WORK REQUIRED:
Can you write out each of the items below word for word, keeping every line as it stands?

··· EXTRACTED INFORMATION ···

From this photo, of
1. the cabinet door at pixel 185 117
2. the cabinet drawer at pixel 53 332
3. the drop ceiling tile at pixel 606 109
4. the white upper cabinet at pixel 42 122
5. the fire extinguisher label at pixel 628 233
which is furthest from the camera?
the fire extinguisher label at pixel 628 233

···

REPLY TO THE EXERCISE:
From this photo, of
1. the cabinet door at pixel 185 117
2. the cabinet drawer at pixel 53 332
3. the drop ceiling tile at pixel 606 109
4. the white upper cabinet at pixel 42 122
5. the fire extinguisher label at pixel 628 233
which is furthest from the camera?
the fire extinguisher label at pixel 628 233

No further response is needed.